DOCUMENT SECTION:

◆ ◆ ◆ ◆ ◆

First aired in January 1970, “Spearhead from Space” finds The Doctor after his forced regeneration at the hands of the Time Lords in the previous serial “The War Games” and sees the start of his forced exile on Earth. We see the start of three plots: an alien invasion, The Doctor dealing with his new form, and the arrival of Liz Shaw at UNIT, which will all quickly be thrown together as the story progresses. We also see the reappearance of Brigadier Lethbridge-Stewart.
As a child I was always terrified by mannequins, even more so by living statues (the people that paint themselves gold and stand very still until money is put in their pot) so imagine my fright when my first Doctor Who villain was The Autons, creepy living plastic dolls that kill innocent civilians!

While it’s not the most dignified way to introduce a new Doctor, there have been worse and by falling out of the TARDIS and being brought to hospital, we are quickly introduced to some of the key elements about the time lord. We learn that he travels in a police box, is an alien with two hearts, has a history with UNIT and can change his appearance. While Troughton was a fantastic Doctor, Pertwee brings a whole new interpretation of the character and very quickly makes it his own. The Third Doctor is a far cry from the timid, easily panicked Second, although just as friendly and a lot more charismatic. Also, he’s taller.

◆ ◆ ◆ ◆ ◆

EXCERPTED DATA:
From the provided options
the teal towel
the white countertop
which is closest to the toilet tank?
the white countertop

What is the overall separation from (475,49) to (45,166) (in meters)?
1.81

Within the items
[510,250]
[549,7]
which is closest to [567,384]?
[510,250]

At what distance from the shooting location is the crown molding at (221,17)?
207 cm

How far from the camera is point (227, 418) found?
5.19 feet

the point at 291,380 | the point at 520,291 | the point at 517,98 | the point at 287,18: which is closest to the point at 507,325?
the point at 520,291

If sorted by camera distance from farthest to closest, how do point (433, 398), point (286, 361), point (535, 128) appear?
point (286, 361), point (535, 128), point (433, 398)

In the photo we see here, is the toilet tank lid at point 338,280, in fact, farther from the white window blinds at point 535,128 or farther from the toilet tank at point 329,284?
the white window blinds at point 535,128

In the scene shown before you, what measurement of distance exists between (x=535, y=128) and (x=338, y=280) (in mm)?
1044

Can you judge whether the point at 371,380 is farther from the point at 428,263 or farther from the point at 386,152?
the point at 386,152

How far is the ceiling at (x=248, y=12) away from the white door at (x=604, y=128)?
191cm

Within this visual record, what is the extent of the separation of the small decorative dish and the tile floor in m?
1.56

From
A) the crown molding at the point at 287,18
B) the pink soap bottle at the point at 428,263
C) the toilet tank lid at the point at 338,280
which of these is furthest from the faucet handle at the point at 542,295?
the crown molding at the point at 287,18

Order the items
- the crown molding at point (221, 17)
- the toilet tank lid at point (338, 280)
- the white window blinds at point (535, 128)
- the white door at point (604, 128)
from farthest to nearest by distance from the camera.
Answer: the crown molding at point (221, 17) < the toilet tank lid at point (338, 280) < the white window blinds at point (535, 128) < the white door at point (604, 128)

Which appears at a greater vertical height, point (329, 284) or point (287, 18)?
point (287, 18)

◆ ◆ ◆ ◆ ◆

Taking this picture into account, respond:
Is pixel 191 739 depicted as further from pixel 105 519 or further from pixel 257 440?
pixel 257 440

◆ ◆ ◆ ◆ ◆

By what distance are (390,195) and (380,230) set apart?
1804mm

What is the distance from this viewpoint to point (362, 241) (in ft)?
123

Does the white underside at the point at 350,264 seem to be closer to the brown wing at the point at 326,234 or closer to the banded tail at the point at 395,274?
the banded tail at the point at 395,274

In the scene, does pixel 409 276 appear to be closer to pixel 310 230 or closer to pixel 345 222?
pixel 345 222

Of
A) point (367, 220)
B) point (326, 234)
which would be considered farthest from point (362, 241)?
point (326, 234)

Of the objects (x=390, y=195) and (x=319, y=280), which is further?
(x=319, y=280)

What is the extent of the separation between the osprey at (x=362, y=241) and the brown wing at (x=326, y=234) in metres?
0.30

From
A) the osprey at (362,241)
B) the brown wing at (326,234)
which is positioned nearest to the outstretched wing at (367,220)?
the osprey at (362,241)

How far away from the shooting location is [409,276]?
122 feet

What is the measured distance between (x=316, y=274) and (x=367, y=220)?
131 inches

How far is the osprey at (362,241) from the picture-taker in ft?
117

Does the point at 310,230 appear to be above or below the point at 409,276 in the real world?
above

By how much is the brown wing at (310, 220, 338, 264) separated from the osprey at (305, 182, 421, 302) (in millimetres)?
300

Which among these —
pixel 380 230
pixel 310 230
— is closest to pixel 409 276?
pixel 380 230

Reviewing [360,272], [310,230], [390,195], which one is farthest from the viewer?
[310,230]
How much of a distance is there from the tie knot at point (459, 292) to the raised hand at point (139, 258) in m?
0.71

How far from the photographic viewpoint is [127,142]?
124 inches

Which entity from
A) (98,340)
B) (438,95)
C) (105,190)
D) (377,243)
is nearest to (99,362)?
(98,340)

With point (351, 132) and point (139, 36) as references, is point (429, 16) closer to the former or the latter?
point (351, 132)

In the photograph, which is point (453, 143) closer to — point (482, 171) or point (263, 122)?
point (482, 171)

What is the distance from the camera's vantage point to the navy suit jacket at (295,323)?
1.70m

◆ ◆ ◆ ◆ ◆

PROBLEM STATEMENT:
Answer these from the "Spearhead from Space" review:
1. In what month and year did "Spearhead from Space" first air?
2. What does the writer name as their first Doctor Who villain?
3. What four things do we learn about the Doctor once he is brought to hospital?

YOUR SOLUTION:
1. January 1970.
2. The Autons, creepy living plastic dolls that kill innocent civilians.
3. He travels in a police box, is an alien with two hearts, has a history with UNIT, and can change his appearance.